Directions for this task
Both the line containing "What distance is blue" and the last line of the listing are included: write out exactly the lines from one to the other.
______________________________
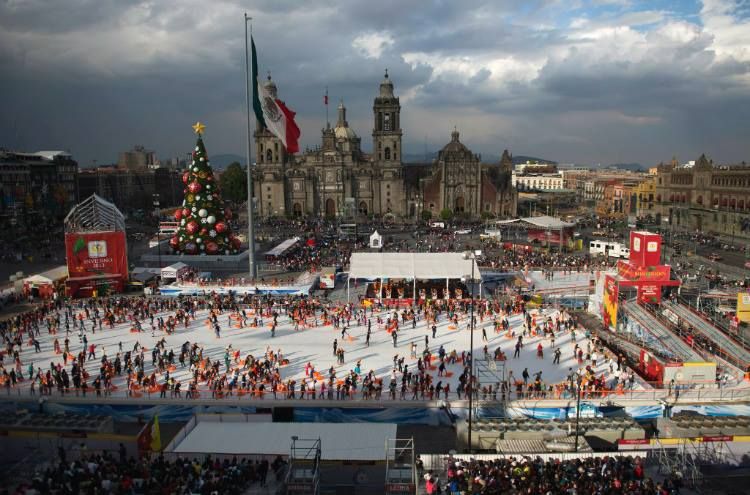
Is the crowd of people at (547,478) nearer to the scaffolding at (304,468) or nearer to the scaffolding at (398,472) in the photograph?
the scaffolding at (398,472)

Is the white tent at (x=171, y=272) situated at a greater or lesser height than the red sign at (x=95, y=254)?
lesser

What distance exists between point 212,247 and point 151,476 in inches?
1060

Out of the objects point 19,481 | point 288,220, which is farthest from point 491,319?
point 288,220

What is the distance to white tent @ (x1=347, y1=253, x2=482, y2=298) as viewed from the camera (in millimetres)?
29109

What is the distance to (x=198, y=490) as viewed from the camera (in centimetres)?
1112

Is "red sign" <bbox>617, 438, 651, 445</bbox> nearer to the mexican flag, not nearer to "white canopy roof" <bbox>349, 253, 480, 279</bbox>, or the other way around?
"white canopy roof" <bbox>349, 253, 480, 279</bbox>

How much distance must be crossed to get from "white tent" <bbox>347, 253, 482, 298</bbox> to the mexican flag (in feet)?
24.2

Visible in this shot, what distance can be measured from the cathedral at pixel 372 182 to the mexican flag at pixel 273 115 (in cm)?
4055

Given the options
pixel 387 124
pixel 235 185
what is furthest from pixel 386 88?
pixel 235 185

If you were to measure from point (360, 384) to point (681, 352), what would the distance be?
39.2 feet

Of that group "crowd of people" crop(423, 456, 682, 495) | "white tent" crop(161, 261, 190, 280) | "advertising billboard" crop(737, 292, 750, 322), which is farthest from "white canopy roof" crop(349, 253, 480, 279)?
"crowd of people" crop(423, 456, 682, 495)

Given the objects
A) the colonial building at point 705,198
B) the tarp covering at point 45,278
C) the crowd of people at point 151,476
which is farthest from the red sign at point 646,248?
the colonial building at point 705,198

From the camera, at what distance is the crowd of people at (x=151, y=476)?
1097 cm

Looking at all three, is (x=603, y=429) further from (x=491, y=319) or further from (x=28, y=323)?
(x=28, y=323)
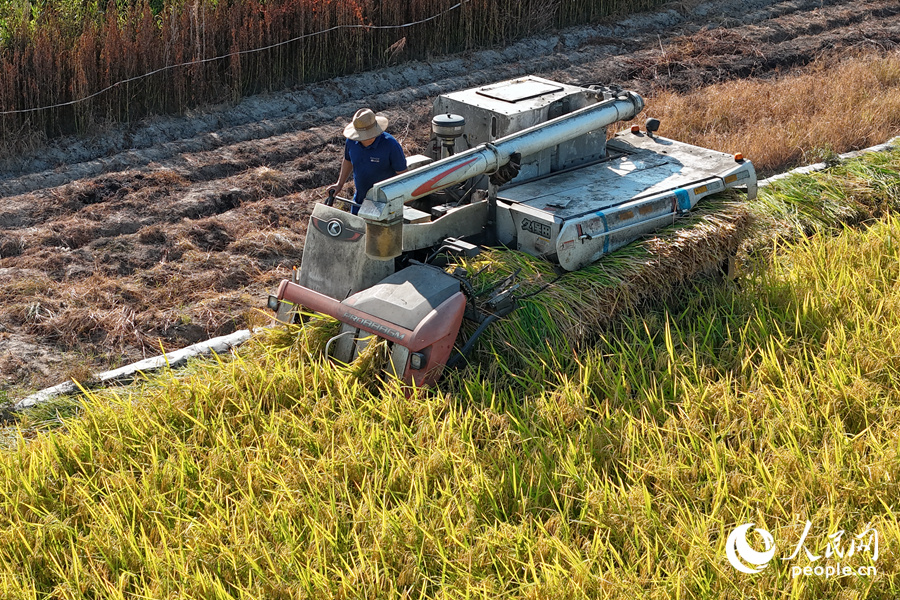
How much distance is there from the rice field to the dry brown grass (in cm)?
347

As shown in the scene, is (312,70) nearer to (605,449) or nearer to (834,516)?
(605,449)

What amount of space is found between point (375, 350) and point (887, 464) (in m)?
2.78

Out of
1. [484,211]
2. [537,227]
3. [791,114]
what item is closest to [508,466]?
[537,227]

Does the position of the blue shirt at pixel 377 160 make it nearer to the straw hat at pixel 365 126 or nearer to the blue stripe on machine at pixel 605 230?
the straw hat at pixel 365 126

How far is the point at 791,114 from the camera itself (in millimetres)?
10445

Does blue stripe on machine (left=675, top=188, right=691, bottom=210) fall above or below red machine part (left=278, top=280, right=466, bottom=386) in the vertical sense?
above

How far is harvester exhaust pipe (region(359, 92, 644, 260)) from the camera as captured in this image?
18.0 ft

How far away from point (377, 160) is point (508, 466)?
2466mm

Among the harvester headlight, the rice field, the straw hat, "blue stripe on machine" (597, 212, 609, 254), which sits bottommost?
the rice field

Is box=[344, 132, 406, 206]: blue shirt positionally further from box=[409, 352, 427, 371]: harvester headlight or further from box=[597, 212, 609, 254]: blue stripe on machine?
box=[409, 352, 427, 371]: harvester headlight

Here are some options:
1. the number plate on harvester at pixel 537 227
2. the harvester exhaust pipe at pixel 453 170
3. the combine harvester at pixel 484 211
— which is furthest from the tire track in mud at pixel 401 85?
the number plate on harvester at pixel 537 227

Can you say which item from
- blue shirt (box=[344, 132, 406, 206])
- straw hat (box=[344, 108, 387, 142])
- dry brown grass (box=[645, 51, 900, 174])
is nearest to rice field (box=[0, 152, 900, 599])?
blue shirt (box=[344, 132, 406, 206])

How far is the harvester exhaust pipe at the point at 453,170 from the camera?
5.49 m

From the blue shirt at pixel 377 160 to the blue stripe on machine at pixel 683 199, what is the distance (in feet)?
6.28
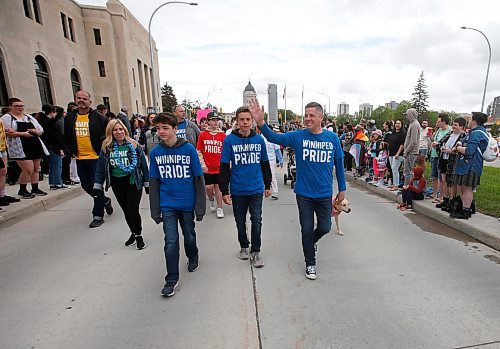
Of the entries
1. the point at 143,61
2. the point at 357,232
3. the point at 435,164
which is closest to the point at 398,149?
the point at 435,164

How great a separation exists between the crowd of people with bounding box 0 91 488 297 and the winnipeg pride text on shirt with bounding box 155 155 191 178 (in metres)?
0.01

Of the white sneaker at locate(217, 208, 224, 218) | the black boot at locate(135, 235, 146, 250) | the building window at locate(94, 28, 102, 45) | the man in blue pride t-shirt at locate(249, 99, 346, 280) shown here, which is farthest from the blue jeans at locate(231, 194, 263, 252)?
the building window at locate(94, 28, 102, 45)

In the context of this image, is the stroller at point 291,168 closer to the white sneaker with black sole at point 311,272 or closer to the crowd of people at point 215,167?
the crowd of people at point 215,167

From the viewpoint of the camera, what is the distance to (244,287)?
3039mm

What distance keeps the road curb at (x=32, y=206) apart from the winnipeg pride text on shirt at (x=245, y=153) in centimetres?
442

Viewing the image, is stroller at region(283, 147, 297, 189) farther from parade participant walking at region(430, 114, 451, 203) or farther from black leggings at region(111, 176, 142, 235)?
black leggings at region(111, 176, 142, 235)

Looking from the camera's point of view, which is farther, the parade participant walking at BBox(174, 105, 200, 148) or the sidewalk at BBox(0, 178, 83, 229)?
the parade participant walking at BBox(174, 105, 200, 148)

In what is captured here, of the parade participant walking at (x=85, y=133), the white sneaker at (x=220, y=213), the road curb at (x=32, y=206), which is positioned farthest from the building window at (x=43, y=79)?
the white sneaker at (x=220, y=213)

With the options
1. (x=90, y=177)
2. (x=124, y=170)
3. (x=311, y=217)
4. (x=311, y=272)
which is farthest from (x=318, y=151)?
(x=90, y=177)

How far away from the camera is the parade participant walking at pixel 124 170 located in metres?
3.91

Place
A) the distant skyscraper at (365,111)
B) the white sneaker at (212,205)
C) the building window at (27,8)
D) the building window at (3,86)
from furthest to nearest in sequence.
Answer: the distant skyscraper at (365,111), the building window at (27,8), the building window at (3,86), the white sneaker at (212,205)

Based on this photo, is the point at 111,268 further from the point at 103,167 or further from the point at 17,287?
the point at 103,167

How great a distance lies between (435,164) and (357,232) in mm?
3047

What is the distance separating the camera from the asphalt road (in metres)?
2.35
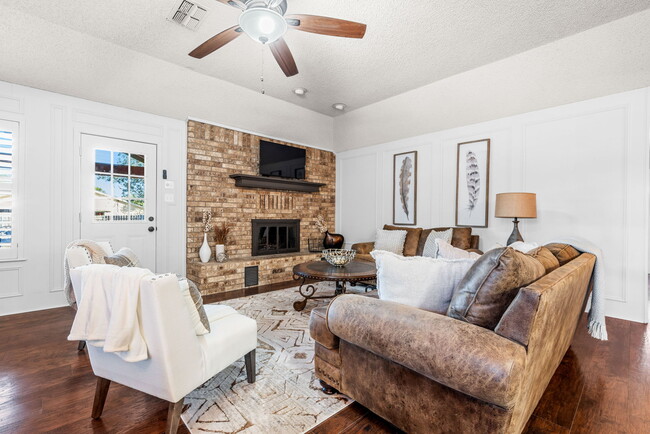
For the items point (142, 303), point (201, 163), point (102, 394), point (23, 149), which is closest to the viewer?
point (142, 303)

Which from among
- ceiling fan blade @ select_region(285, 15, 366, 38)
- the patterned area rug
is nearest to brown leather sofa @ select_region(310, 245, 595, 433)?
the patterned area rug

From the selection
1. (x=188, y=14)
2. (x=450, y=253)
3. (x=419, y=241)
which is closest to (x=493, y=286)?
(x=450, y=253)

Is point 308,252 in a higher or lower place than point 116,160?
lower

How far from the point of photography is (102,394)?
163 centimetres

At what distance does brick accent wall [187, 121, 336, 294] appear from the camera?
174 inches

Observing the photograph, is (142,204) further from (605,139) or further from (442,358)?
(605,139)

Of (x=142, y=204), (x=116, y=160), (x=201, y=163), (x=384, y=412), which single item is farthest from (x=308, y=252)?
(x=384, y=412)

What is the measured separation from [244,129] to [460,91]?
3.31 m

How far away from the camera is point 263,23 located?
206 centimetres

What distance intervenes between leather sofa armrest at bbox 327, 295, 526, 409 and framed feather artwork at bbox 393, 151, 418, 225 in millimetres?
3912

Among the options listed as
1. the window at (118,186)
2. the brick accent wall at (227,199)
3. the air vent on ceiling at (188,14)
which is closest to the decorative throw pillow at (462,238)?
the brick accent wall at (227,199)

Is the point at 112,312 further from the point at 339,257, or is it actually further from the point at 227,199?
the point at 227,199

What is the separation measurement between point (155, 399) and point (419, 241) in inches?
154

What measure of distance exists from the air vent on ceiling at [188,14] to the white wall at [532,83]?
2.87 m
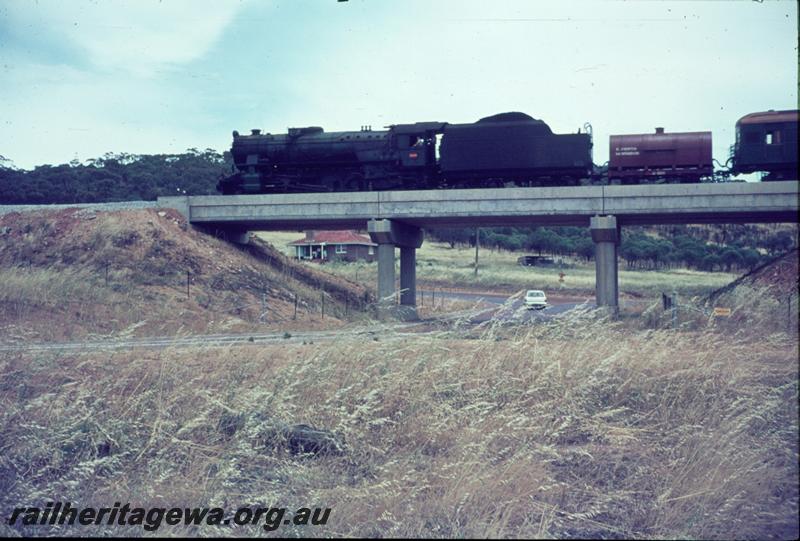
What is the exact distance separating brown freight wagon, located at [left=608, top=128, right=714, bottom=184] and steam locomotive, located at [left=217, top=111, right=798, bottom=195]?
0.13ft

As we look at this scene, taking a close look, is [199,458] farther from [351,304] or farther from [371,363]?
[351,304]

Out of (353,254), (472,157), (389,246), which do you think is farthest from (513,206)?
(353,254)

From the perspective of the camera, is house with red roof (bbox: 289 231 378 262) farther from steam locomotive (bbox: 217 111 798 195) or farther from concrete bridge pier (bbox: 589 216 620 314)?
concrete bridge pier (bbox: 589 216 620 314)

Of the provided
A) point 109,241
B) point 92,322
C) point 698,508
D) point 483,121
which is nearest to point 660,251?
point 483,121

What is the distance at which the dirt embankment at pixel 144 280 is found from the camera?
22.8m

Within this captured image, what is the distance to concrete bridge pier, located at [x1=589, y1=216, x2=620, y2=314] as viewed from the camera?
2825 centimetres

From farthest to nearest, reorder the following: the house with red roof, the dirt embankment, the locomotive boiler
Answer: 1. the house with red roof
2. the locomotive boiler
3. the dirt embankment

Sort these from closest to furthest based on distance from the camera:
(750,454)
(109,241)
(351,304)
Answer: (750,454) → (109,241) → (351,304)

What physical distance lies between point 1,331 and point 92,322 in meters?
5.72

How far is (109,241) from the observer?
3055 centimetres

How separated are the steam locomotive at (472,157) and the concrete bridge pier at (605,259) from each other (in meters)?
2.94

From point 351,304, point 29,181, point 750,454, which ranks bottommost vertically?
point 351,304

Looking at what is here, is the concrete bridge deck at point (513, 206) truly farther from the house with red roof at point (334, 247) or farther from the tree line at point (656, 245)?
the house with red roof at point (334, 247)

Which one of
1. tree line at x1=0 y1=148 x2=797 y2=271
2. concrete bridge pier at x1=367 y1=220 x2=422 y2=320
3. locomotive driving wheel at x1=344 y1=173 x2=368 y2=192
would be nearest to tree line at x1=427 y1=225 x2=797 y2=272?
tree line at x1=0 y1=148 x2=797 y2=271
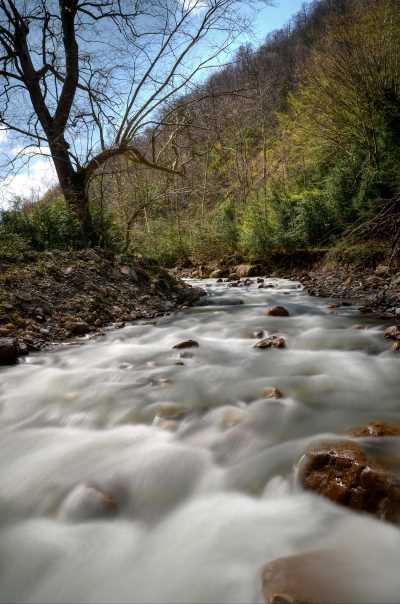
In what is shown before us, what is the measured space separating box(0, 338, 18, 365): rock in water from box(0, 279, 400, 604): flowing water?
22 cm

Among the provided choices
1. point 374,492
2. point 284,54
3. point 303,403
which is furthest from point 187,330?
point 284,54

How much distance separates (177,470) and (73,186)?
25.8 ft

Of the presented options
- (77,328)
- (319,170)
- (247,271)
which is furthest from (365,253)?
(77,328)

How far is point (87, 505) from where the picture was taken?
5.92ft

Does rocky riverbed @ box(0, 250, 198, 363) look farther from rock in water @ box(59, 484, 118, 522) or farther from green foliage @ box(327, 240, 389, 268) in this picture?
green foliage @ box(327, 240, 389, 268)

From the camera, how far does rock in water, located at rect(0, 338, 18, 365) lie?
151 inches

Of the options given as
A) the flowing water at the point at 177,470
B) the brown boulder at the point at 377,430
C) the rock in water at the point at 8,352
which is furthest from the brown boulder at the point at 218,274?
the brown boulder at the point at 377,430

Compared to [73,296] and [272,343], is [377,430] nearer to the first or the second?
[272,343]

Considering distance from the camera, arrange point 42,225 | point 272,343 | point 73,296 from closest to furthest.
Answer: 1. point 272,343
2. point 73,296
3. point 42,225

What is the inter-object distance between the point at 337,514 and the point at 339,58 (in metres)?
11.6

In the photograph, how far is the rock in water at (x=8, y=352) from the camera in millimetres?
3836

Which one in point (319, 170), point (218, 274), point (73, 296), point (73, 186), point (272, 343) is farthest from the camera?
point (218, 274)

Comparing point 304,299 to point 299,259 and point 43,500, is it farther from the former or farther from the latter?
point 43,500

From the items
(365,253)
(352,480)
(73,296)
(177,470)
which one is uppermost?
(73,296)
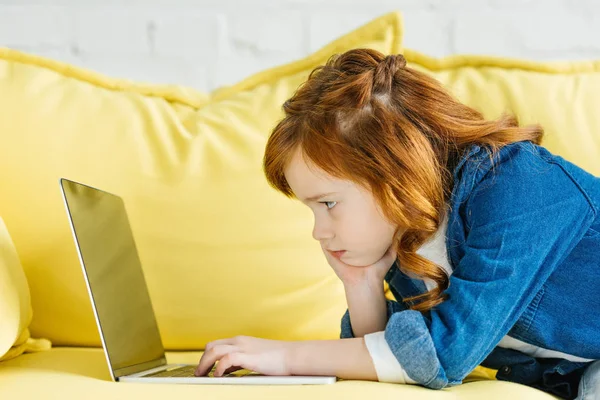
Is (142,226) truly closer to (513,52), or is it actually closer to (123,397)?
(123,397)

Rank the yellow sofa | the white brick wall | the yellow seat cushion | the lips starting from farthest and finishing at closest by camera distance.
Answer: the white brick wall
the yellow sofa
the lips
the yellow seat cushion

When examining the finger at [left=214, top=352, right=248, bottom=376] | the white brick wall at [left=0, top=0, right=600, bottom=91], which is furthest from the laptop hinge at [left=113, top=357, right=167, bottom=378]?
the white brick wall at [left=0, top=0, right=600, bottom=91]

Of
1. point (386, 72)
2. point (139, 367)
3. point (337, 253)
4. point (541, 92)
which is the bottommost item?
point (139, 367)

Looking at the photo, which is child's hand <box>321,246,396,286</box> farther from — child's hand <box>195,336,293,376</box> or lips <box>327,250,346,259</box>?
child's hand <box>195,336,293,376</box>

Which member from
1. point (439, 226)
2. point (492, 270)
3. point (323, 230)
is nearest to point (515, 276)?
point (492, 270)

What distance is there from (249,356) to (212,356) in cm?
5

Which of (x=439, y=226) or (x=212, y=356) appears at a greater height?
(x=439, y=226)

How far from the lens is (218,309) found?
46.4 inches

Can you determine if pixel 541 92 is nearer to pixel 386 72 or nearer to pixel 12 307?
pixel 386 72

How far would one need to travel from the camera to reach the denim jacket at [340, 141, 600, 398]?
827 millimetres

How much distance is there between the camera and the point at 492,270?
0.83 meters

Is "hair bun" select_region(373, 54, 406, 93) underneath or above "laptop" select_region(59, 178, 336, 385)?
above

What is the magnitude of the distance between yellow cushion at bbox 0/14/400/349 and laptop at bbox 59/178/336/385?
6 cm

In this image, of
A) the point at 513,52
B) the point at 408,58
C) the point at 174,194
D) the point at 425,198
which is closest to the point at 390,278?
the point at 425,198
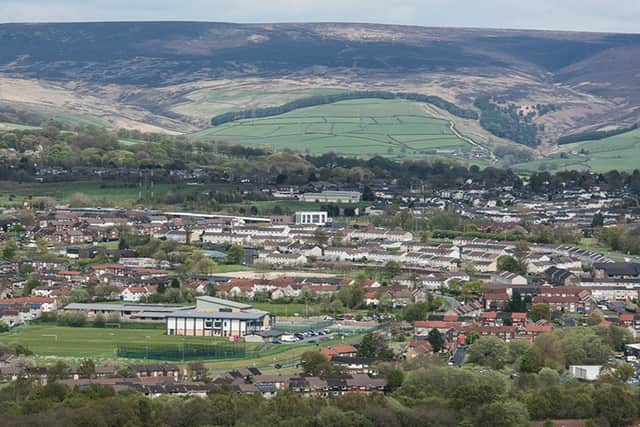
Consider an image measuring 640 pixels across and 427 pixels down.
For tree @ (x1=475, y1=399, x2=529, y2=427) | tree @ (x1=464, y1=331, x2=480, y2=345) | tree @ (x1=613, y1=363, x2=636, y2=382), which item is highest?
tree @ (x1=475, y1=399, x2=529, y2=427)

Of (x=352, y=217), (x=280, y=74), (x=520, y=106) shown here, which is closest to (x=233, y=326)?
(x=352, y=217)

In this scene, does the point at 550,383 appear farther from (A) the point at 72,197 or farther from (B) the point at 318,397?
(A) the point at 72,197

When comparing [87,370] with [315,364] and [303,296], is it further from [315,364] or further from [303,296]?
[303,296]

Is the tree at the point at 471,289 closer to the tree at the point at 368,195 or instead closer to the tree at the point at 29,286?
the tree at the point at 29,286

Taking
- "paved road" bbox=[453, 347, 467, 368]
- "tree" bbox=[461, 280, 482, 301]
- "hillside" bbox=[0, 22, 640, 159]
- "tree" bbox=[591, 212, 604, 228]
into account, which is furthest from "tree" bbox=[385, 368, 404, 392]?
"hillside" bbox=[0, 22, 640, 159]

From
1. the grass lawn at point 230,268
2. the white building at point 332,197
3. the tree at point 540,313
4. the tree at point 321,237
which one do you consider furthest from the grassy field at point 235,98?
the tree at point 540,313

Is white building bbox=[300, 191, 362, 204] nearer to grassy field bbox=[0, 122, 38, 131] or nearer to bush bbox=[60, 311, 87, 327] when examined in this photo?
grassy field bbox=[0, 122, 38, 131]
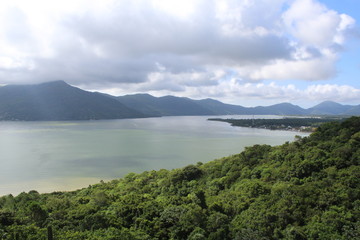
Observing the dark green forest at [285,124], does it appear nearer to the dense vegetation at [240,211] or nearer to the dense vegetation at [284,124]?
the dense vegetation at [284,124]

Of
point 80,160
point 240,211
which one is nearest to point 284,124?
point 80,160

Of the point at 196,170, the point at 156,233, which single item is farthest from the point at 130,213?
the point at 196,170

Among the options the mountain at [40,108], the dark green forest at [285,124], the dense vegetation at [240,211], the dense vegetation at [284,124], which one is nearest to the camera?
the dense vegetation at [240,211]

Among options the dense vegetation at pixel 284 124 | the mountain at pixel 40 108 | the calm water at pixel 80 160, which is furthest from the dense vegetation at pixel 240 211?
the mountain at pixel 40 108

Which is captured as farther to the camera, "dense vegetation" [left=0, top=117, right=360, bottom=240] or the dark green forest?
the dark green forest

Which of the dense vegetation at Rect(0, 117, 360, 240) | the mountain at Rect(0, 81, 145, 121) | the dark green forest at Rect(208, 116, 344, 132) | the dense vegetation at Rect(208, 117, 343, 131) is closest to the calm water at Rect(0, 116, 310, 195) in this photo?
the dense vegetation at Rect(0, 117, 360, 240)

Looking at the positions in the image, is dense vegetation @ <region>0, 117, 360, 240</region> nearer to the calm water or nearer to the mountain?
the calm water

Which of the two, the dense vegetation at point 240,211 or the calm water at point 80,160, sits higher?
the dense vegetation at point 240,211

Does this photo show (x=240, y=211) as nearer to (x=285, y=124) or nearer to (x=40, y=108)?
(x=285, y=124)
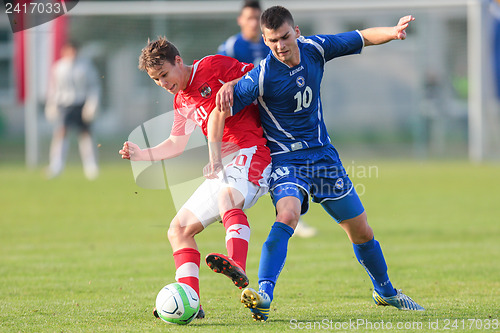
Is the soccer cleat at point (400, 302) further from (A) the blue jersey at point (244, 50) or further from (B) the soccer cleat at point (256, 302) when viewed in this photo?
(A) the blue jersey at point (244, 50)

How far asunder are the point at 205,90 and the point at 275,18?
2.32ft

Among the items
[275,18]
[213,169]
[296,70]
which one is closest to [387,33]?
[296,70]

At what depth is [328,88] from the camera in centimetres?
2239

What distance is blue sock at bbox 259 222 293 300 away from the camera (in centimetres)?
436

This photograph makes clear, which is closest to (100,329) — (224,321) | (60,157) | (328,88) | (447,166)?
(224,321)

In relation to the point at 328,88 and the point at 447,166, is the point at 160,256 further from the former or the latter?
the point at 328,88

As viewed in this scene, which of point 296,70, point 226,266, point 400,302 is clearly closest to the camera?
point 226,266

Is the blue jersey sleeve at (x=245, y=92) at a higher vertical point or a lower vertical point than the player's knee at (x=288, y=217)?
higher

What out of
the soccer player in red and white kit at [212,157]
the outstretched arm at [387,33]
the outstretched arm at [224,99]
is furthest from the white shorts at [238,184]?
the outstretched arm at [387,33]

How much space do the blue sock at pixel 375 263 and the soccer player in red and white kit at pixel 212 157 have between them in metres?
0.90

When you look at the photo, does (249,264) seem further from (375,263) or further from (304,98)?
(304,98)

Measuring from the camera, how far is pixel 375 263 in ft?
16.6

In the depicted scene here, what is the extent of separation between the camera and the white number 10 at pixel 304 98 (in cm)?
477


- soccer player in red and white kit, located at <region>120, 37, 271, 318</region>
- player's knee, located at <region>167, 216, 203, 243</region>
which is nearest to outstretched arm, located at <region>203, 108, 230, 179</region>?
______________________________
Result
What distance is blue sock at bbox 259 222 293 300 away from the camera (in centimetres)?
436

This photograph makes clear, which is closest to (100,329) — (224,321) | (60,157) | (328,88) | (447,166)?
(224,321)

In relation to the point at 328,88 and the point at 447,166, is the point at 160,256 further from the former or the latter?
the point at 328,88

As viewed in this scene, which of point 296,70, point 226,266, point 400,302 is clearly closest to the camera?
point 226,266

Is the blue jersey sleeve at (x=245, y=92) at a higher vertical point or a lower vertical point than the player's knee at (x=288, y=217)?
higher

What out of
the soccer player in red and white kit at [212,157]
the outstretched arm at [387,33]
the outstretched arm at [224,99]
is furthest from the white shorts at [238,184]?
the outstretched arm at [387,33]

How much space do the blue sock at pixel 375 263 and the soccer player in red and white kit at pixel 212 157 have between them in metres?
0.90

When you look at the photo, does (249,264) seem further from (375,263) or further from (304,98)?
(304,98)

Measuring from the camera, how far is pixel 375 263 in ft?
16.6

In the depicted scene here, what is the extent of separation between the camera and the white number 10 at pixel 304 98 (in cm)?
477


- soccer player in red and white kit, located at <region>120, 37, 271, 318</region>
- player's knee, located at <region>167, 216, 203, 243</region>
which is nearest to outstretched arm, located at <region>203, 108, 230, 179</region>?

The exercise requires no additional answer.